Solo por este punto, ya fuera Ito Ayako, Qin Mang o Bai Huairen, estaban completamente convencidos de su derrota.

Originalmente, habían planeado que Song Hanbo, al descubrir que la urna de su difunta esposa había sido robada, se enfurecería y buscaría negociar con ellos o incluso enviaría asesinos tras ellos, por lo que incluso prepararon emboscadas.

Inesperadamente, Song Hanbo ni se sometió a negociaciones ni envió asesinos en un ataque de ira, sino que tomó la iniciativa de filtrar él mismo la noticia, ganándose la simpatía del público y rodeando sigilosamente a los tres, ¡asestando un golpe fatal!

Aunque Ito Ayako era la nueva persona a cargo de la región de Gran Xia, estaba limitada por la sede de Yingzhou y tenía que tener en cuenta la imagen de la sede y las órdenes del presidente.

Qin Mang era el jefe de la pandilla más grande de la Provincia Jiangnan, la Pandilla Qin, con negocios que abarcaban doce ciudades en Jiangnan y respaldado por la Familia Qin de Ciudad Fénix.
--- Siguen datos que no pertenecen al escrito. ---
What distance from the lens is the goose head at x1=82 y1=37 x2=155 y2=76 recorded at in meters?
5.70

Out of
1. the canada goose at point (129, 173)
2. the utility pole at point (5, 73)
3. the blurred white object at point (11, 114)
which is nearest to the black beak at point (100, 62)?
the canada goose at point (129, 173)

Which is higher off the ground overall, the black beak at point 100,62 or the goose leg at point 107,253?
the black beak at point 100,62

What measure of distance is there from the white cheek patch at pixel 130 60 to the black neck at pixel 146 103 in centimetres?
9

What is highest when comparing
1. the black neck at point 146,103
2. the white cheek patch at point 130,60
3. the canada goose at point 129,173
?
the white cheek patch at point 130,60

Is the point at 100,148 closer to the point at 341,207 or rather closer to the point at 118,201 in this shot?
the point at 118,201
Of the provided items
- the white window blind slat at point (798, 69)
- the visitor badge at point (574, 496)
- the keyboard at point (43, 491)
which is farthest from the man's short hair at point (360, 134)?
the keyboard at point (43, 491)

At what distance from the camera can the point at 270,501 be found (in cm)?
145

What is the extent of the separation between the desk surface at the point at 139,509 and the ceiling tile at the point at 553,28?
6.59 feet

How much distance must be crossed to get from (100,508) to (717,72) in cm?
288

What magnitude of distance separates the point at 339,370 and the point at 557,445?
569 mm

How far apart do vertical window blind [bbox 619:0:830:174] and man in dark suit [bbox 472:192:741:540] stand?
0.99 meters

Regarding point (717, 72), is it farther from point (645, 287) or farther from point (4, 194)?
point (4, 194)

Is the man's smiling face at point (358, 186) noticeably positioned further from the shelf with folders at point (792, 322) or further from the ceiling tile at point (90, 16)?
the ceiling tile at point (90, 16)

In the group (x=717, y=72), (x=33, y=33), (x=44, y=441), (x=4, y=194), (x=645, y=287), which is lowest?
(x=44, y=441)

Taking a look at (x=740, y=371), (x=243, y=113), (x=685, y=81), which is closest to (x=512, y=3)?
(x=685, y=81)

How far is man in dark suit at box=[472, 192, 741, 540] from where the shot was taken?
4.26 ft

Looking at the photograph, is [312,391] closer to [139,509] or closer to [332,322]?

Sin embargo, la mayoría de sus negocios se encontraban en una zona gris, totalmente sin regulación, e incluso si el gobernador provincial Lu Che no causaba problemas, solo tener oficiales de la ley visitándolo diariamente era suficiente para darle dolor de cabeza.

La situación de Bai Huairen era aún más problemática: en Bagan, era el heredero de la Familia Bai, líderes entre las cuatro familias principales, pero una parte significativa de los negocios de juego y estafas telefónicas de la familia Bai dependía de Gran Xia. Si Gran Xia decidiera tomar medidas enérgicas, la familia Bai estaría acabada, razón por la cual el padre de Bai Huairen, Bai Chongzong, siempre había mantenido un perfil bajo. Como dice el refrán, “el pájaro que sobresale recibe el disparo”, por lo que prefería pasar desapercibido siempre que fuera posible.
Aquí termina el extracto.